As the road was good, and there was nothing interesting to me on this portion of the journey, I tried to push on rapidly towards Mori. Unfortunately, at the last minute my patience was put to a trial. I hired a horse, and it was lame. No others were to be had that day for love or money. The animal had been lame for two years, they said, and though uncomfortable to ride he did not suffer any pain. This I ascertained afterwards was true, for that day the sturdy brute carried me 48½ miles without once requiring punishment. It is needless to say that what I suffered that day by the continuous jerking is beyond description. I rode fourteen hours in a fearful storm of rain and snow, and my feverish anxiety to reach Hakodate soon, so that I might receive letters, and have news of my parents and friends—from whom I had not heard for five months—helped me to pull through all the fatigue and worry of the way. The road between Oshamambe and Kunnui is fair, getting still better towards Yurap and Yamakushinai. But to shorten the journey and lessen the jerking I followed the sandy sea-beach, which, describing a smaller circle than the road, necessarily diminishes the distance. From Yamakushinai the road is very good and wide, and it has nicely-built bridges over the Otoshibe and Nigori Rivers. The small fishing villages, though not so imposing in appearance as some of those in other parts of Yezo, add to the picturesqueness of the bay, with its beautiful volcanic cone of Komagatage towering in the distance towards the south-east.
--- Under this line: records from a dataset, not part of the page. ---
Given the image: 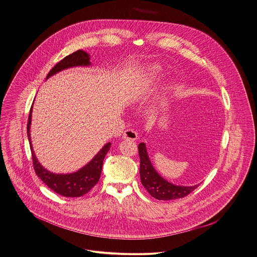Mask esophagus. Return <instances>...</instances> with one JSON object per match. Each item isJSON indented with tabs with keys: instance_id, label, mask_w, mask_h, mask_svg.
<instances>
[{
	"instance_id": "1",
	"label": "esophagus",
	"mask_w": 257,
	"mask_h": 257,
	"mask_svg": "<svg viewBox=\"0 0 257 257\" xmlns=\"http://www.w3.org/2000/svg\"><path fill=\"white\" fill-rule=\"evenodd\" d=\"M123 138L125 140H131V141H135L138 139V133L136 131H134L133 129H128L124 132L123 134Z\"/></svg>"
}]
</instances>
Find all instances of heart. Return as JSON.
<instances>
[{
  "label": "heart",
  "instance_id": "b5f03b06",
  "mask_svg": "<svg viewBox=\"0 0 257 257\" xmlns=\"http://www.w3.org/2000/svg\"><path fill=\"white\" fill-rule=\"evenodd\" d=\"M151 71H152V73H153L154 75H156L157 73H159V71H160V68H159L158 66H153V67L151 68Z\"/></svg>",
  "mask_w": 257,
  "mask_h": 257
}]
</instances>
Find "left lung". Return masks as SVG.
Wrapping results in <instances>:
<instances>
[{"label": "left lung", "mask_w": 257, "mask_h": 257, "mask_svg": "<svg viewBox=\"0 0 257 257\" xmlns=\"http://www.w3.org/2000/svg\"><path fill=\"white\" fill-rule=\"evenodd\" d=\"M140 176L143 186L151 196L158 200H174L182 198L191 193L199 184L192 186L176 185L165 179L153 167L145 143L139 144Z\"/></svg>", "instance_id": "left-lung-1"}]
</instances>
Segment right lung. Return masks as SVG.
Instances as JSON below:
<instances>
[{"label":"right lung","instance_id":"right-lung-1","mask_svg":"<svg viewBox=\"0 0 257 257\" xmlns=\"http://www.w3.org/2000/svg\"><path fill=\"white\" fill-rule=\"evenodd\" d=\"M89 54L84 50H78L57 63L51 71L48 73L46 80L59 72L73 68V67H88L91 65L89 61ZM31 114L32 106L30 109L28 123V138L31 150L33 168L37 176L54 192L65 197H80L86 194L99 180L100 173L102 170L103 160L105 155L108 153L111 144L106 143L100 151L88 162L85 167L79 171L72 173H53L43 168L38 162L30 139V125H31Z\"/></svg>","mask_w":257,"mask_h":257}]
</instances>
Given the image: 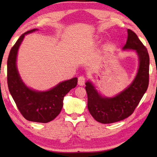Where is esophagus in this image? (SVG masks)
<instances>
[{
    "mask_svg": "<svg viewBox=\"0 0 157 157\" xmlns=\"http://www.w3.org/2000/svg\"><path fill=\"white\" fill-rule=\"evenodd\" d=\"M85 83V78L84 76H79L78 78V85L83 86Z\"/></svg>",
    "mask_w": 157,
    "mask_h": 157,
    "instance_id": "obj_1",
    "label": "esophagus"
}]
</instances>
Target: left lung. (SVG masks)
I'll return each mask as SVG.
<instances>
[{"instance_id": "left-lung-1", "label": "left lung", "mask_w": 157, "mask_h": 157, "mask_svg": "<svg viewBox=\"0 0 157 157\" xmlns=\"http://www.w3.org/2000/svg\"><path fill=\"white\" fill-rule=\"evenodd\" d=\"M123 49L135 50L139 58V71L131 85L116 96L108 98L101 96L91 82H86L88 109L95 120L101 123H115L132 115L147 89L150 66L147 50L134 32L128 29Z\"/></svg>"}]
</instances>
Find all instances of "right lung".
<instances>
[{
	"instance_id": "1",
	"label": "right lung",
	"mask_w": 157,
	"mask_h": 157,
	"mask_svg": "<svg viewBox=\"0 0 157 157\" xmlns=\"http://www.w3.org/2000/svg\"><path fill=\"white\" fill-rule=\"evenodd\" d=\"M35 30L37 29L23 33L10 50L7 59V85L21 115L28 121L46 123L59 115L63 107V97L77 86L78 78L61 82L53 89L44 92L35 91L25 86L18 73L17 55L25 34Z\"/></svg>"
}]
</instances>
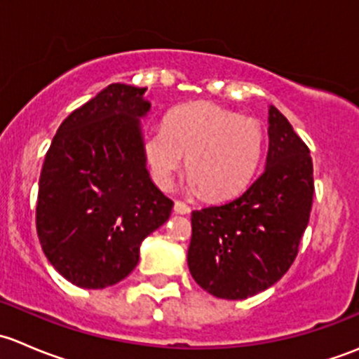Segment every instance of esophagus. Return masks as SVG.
I'll return each instance as SVG.
<instances>
[{"instance_id": "esophagus-1", "label": "esophagus", "mask_w": 359, "mask_h": 359, "mask_svg": "<svg viewBox=\"0 0 359 359\" xmlns=\"http://www.w3.org/2000/svg\"><path fill=\"white\" fill-rule=\"evenodd\" d=\"M173 212L179 213V215H187V213L191 212V208L184 201H175V205H173Z\"/></svg>"}]
</instances>
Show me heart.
<instances>
[{
    "label": "heart",
    "instance_id": "obj_1",
    "mask_svg": "<svg viewBox=\"0 0 359 359\" xmlns=\"http://www.w3.org/2000/svg\"><path fill=\"white\" fill-rule=\"evenodd\" d=\"M264 132L257 119L212 102H193L166 114L163 128L144 135L151 175L170 189L184 156L187 186L210 200H226L247 189L262 156Z\"/></svg>",
    "mask_w": 359,
    "mask_h": 359
}]
</instances>
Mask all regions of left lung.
<instances>
[{
	"instance_id": "8db88e82",
	"label": "left lung",
	"mask_w": 359,
	"mask_h": 359,
	"mask_svg": "<svg viewBox=\"0 0 359 359\" xmlns=\"http://www.w3.org/2000/svg\"><path fill=\"white\" fill-rule=\"evenodd\" d=\"M267 121L262 175L241 196L191 215V276L219 299H248L281 280L309 222L314 194L309 149L274 106Z\"/></svg>"
}]
</instances>
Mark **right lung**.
<instances>
[{"label":"right lung","instance_id":"obj_1","mask_svg":"<svg viewBox=\"0 0 359 359\" xmlns=\"http://www.w3.org/2000/svg\"><path fill=\"white\" fill-rule=\"evenodd\" d=\"M147 88L112 83L62 121L39 177L36 229L48 262L72 285L125 280L173 201L146 166L140 118Z\"/></svg>","mask_w":359,"mask_h":359}]
</instances>
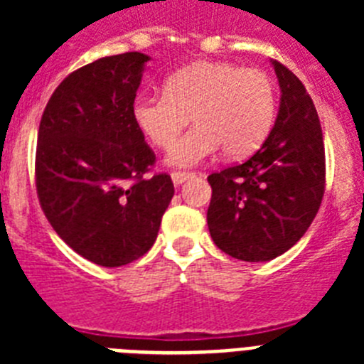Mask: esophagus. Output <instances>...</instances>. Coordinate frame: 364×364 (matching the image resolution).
<instances>
[{
  "label": "esophagus",
  "mask_w": 364,
  "mask_h": 364,
  "mask_svg": "<svg viewBox=\"0 0 364 364\" xmlns=\"http://www.w3.org/2000/svg\"><path fill=\"white\" fill-rule=\"evenodd\" d=\"M191 175H193V173H188V171H173L171 173L173 184L180 186V184H182V182H186V180H188Z\"/></svg>",
  "instance_id": "1"
}]
</instances>
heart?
<instances>
[{"mask_svg": "<svg viewBox=\"0 0 364 364\" xmlns=\"http://www.w3.org/2000/svg\"><path fill=\"white\" fill-rule=\"evenodd\" d=\"M277 92L269 74L230 62H198L167 76L164 92L134 100L133 120L153 146L169 149L191 116L196 127L169 153L191 167L222 147L242 159L264 142L275 120Z\"/></svg>", "mask_w": 364, "mask_h": 364, "instance_id": "obj_1", "label": "heart"}]
</instances>
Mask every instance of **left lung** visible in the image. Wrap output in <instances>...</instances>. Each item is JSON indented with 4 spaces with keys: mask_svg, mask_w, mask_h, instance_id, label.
<instances>
[{
    "mask_svg": "<svg viewBox=\"0 0 364 364\" xmlns=\"http://www.w3.org/2000/svg\"><path fill=\"white\" fill-rule=\"evenodd\" d=\"M281 107L272 133L244 164L211 173L208 228L222 252L264 262L306 233L324 195V142L310 95L288 67L272 62Z\"/></svg>",
    "mask_w": 364,
    "mask_h": 364,
    "instance_id": "left-lung-1",
    "label": "left lung"
}]
</instances>
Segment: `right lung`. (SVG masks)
I'll list each match as a JSON object with an SVG mask.
<instances>
[{"label":"right lung","mask_w":364,"mask_h":364,"mask_svg":"<svg viewBox=\"0 0 364 364\" xmlns=\"http://www.w3.org/2000/svg\"><path fill=\"white\" fill-rule=\"evenodd\" d=\"M147 62L124 53L70 73L38 131L41 210L67 246L105 268L149 252L175 195L169 175L146 176L156 156L133 120Z\"/></svg>","instance_id":"right-lung-1"}]
</instances>
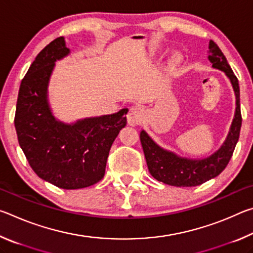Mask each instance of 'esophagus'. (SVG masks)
I'll list each match as a JSON object with an SVG mask.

The fishing in Volcano Bay consists mostly of mackerel, sprats, halibut, and herrings.
I reached Mori late in the evening, and was received with a friendly greeting by the people of the tea-house in which I had stayed on my way up at the beginning of my journey.
The place was brilliantly lighted with numberless candles, and opposite the entrance was a kind of altar decked with flowers and cakes. A few bonzes, with their shaven heads and long, thin, depraved fingers, were saying their prayers and beating with a small wand on the round wooden bells. With the gods of Japan you must ring a bell or clap your hands before you begin to pray, or else the god will pay no attention to your petitions. In the next room another Japanese, with less depraved fingers, but with a more wicked face, was dressed in European clothes, and was apparently giving a sermon, and sure enough he proved to be a native Christian minister!
"Hallo!" said I to the landlord; "what does all this mean?"
"Oh," said he, smiling—for Buddhism teaches you not to show pain—"my old mother is dead. You saw her when you were here before. She died yesterday, and as she was formerly a Buddhist and had become a Christian, I have now got some Buddhist bonzes and a Christian minister to pray for her, for I want her to be happy in the other world."
"But do you not think," I replied, "that so much praying of different kinds might interfere with her happiness?"
"Oh, no, your honourable," he said quickly, "I have paid the bonzes and the clergyman in advance, and the gods cannot get angry now!"
It was curious to notice the competition between the representatives of the two different creeds.
On the one side the Christian shouted his prayers and sang his hymns in a stentorian voice, to put the bonzes in the shade and get the start of them in the contest; and on the other side these rattled on the wooden bells with all their might, so that their prayers should be heard first. I was more than happy when this religious race was over, and I was allowed a few hours' rest.